Stored data entries:
++++++

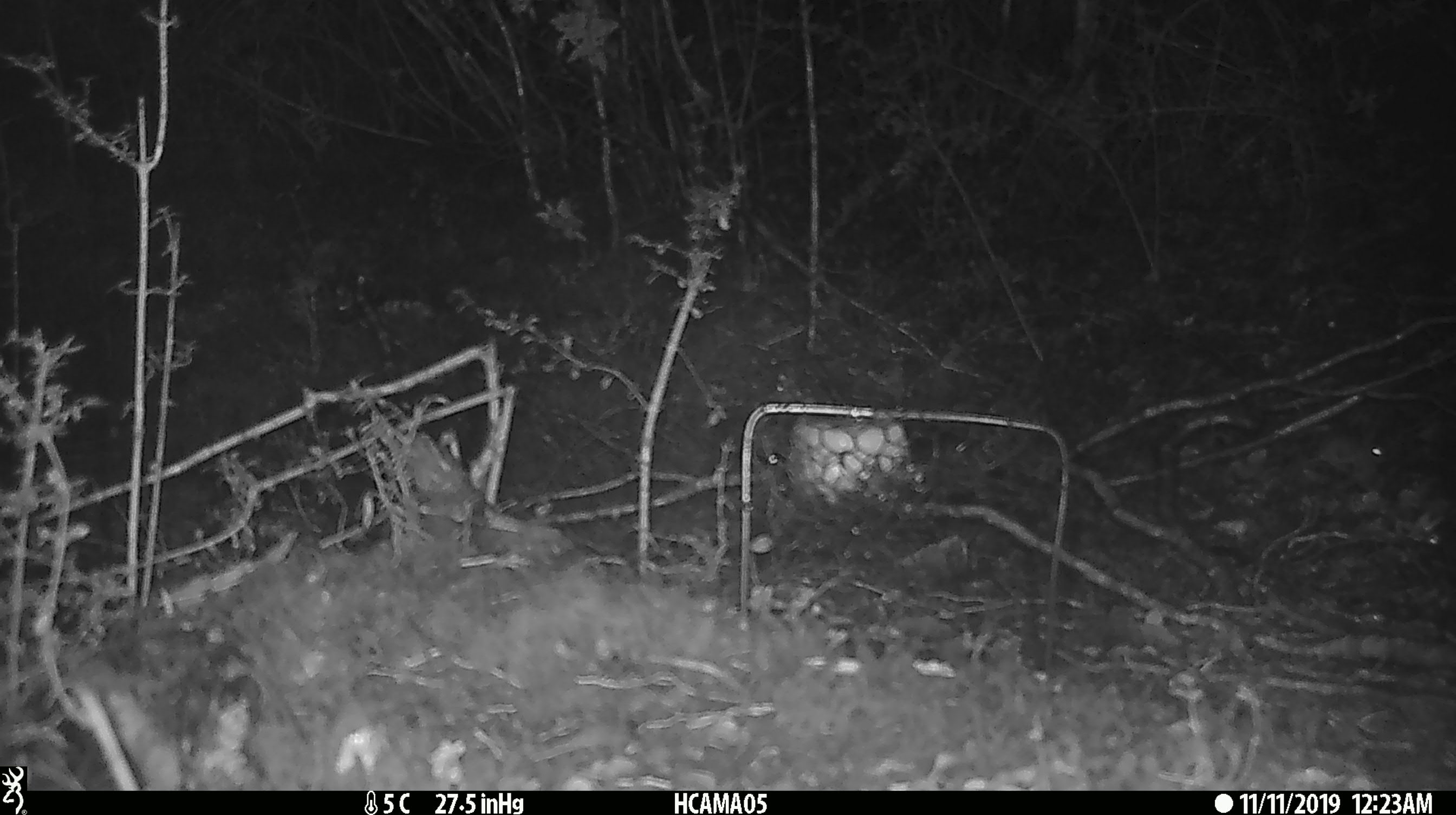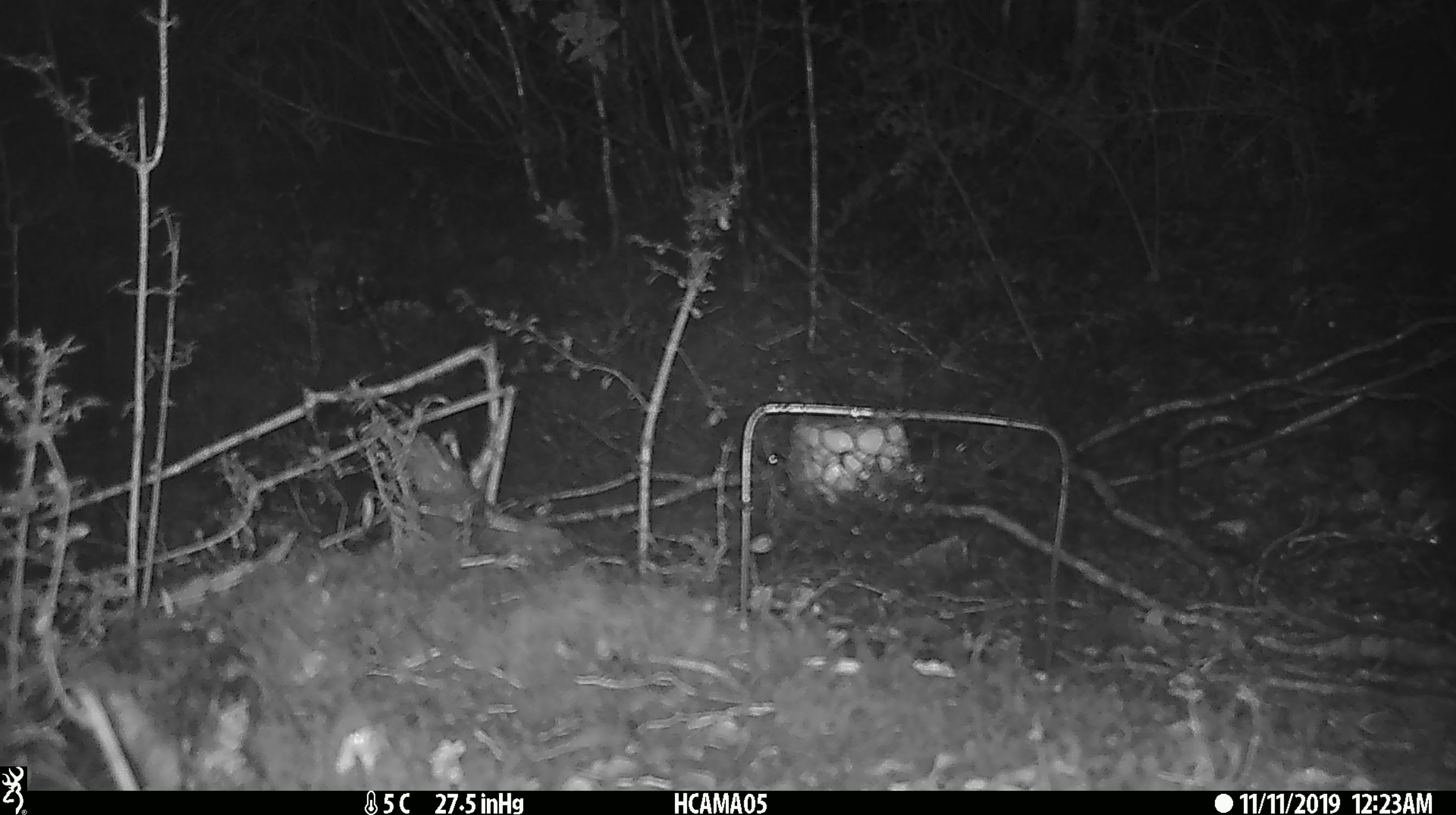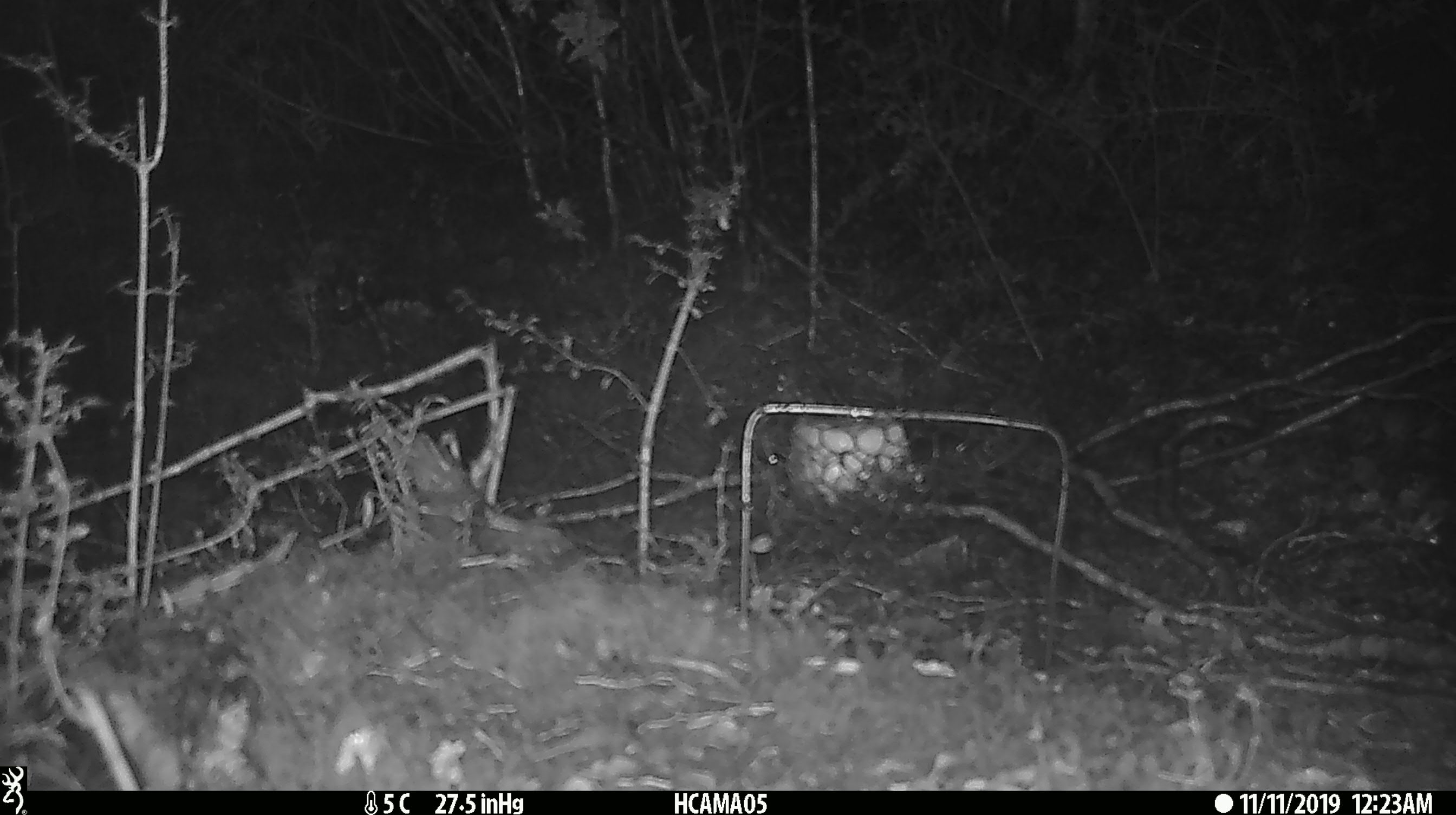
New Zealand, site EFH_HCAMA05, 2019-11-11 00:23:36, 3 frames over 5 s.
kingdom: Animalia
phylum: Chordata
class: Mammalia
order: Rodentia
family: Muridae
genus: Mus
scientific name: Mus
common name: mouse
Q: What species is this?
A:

++++++

• [WORK ITEM]
Please write out, exactly as they appear, the lines from the line containing "order: Rodentia" through the last line of the records above, both included.

• [EXERCISE RESPONSE]
order: Rodentia
family: Muridae
genus: Mus
scientific name: Mus
common name: mouse
Q: What species is this?
A:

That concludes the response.